"
"Yes, there's that," admitted Lemuel. "I've worried a good deal
about that, for I've had to take a servant's place in a good many
things, and I've thought folks looked down on me for it, even when
they didn't seem to intend to do it. But I guess it isn't so bad as
I thought when I first began to notice it. Do you suppose it is?"

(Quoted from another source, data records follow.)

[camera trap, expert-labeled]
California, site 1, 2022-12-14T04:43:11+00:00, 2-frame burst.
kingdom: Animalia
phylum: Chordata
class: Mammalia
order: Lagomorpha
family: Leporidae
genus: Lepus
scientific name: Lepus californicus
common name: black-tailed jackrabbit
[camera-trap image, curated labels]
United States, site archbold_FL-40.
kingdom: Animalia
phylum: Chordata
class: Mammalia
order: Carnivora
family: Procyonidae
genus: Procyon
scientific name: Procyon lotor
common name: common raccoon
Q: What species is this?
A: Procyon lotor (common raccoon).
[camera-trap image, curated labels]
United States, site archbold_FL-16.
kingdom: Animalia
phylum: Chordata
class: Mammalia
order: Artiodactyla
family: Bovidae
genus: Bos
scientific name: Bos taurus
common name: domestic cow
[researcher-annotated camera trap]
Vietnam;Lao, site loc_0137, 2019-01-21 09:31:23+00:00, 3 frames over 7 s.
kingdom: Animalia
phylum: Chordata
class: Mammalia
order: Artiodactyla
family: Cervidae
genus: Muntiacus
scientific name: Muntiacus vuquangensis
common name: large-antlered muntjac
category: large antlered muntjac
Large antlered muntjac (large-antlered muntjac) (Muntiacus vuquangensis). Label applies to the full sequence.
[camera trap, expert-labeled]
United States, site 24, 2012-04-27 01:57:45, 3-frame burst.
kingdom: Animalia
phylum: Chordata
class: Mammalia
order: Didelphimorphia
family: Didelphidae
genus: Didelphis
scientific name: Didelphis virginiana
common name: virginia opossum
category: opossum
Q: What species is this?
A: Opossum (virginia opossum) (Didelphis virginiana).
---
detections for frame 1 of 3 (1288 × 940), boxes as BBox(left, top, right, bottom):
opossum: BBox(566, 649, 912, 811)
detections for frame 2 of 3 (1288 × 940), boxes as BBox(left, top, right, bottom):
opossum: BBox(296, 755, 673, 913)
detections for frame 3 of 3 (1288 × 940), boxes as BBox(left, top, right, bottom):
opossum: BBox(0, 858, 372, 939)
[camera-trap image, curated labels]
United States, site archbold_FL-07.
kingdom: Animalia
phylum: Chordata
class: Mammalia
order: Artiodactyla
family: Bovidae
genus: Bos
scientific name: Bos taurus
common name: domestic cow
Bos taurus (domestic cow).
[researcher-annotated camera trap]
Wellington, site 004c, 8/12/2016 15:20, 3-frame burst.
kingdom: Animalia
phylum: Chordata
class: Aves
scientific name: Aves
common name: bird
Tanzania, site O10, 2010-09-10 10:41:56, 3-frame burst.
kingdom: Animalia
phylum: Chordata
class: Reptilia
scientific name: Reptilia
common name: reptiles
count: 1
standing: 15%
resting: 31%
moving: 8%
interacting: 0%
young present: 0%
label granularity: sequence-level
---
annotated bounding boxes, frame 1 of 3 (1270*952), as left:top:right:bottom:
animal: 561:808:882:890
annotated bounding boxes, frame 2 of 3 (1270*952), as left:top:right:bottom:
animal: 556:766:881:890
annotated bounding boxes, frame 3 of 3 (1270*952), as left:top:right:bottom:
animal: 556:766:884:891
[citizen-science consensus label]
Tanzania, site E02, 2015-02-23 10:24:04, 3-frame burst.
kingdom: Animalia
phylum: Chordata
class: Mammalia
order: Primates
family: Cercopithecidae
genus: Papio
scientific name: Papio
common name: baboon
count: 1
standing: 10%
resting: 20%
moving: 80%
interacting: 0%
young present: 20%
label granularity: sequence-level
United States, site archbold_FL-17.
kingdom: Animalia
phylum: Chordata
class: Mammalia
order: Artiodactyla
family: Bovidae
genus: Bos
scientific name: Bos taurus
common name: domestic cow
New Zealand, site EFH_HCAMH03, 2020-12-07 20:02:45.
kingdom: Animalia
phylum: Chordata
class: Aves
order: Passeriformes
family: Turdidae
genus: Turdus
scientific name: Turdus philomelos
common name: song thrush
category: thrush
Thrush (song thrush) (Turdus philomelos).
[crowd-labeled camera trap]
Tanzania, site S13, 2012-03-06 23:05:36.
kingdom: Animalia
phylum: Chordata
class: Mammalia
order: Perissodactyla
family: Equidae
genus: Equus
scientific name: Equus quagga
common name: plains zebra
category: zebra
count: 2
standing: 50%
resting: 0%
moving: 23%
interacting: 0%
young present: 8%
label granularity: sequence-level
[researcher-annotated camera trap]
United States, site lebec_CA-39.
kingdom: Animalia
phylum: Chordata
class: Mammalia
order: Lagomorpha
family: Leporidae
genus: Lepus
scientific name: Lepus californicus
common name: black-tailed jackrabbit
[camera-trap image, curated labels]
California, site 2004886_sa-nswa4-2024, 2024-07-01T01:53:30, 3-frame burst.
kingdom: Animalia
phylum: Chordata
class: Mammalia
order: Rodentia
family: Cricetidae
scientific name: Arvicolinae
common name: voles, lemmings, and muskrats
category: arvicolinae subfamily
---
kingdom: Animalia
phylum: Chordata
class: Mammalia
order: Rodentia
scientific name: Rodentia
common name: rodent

His voice was suddenly tense with personal interest in the question
which had ceased to be abstract.
"Oh, certainly not," said the minister, with an ease which he did
not feel.
"I presume I had what you may call a servant's place at Miss
Vane's," pursued Lemuel unflinchingly, "and I've been what you may
call head waiter at the St. Albans, since I've been there. If a
person heard afterwards, when I had made out something, if I ever
did, that I had been a servant, would they--they--despise me for
it?"
"Not unless they were very silly people," said Sewell cordially, "I
can assure you."
"But if they had ever seen me doing a servant's work, wouldn't they
always remember it, no matter what I was afterwards?" Sewell
hesitated, and Lemuel hurried to add, "I ask because I've made up my
mind not to be anything but clerk after this."
Sewell pitied the simple shame, the simple pride. "That isn't the
question for you to ask, my dear boy," he answered gently, and with
an affection which he had never felt for his charge before.